▸ **Records supplied**
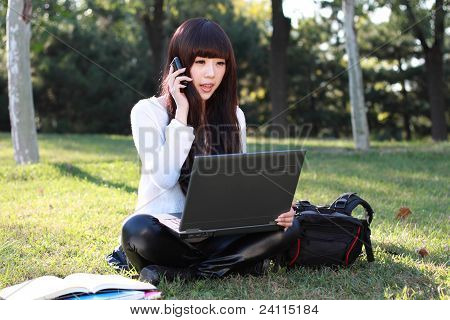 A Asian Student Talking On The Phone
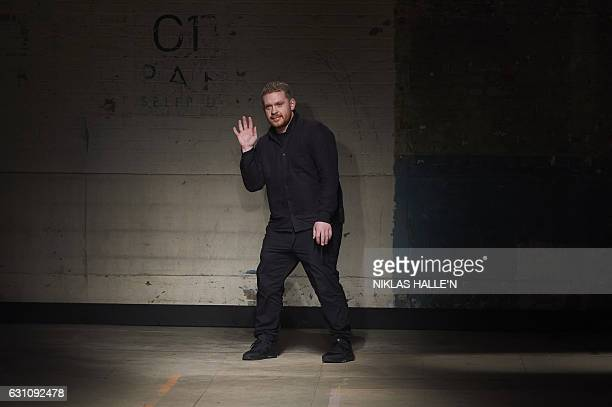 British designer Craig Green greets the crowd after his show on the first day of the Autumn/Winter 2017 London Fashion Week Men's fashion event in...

--

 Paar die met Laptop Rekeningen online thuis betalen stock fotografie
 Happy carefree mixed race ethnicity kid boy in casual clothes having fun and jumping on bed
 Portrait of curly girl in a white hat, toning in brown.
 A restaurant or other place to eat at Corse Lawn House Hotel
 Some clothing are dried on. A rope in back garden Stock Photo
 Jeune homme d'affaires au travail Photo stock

...

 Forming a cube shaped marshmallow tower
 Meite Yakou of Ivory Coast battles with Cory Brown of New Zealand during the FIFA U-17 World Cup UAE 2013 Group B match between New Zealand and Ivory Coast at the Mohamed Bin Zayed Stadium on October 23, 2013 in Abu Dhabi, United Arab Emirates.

▸ **Exercise brief**
Find each line in the listing above that contains "Photo", and copy that line.

▸ **Answer below**
 Some clothing are dried on. A rope in back garden Stock Photo
 Jeune homme d'affaires au travail Photo stock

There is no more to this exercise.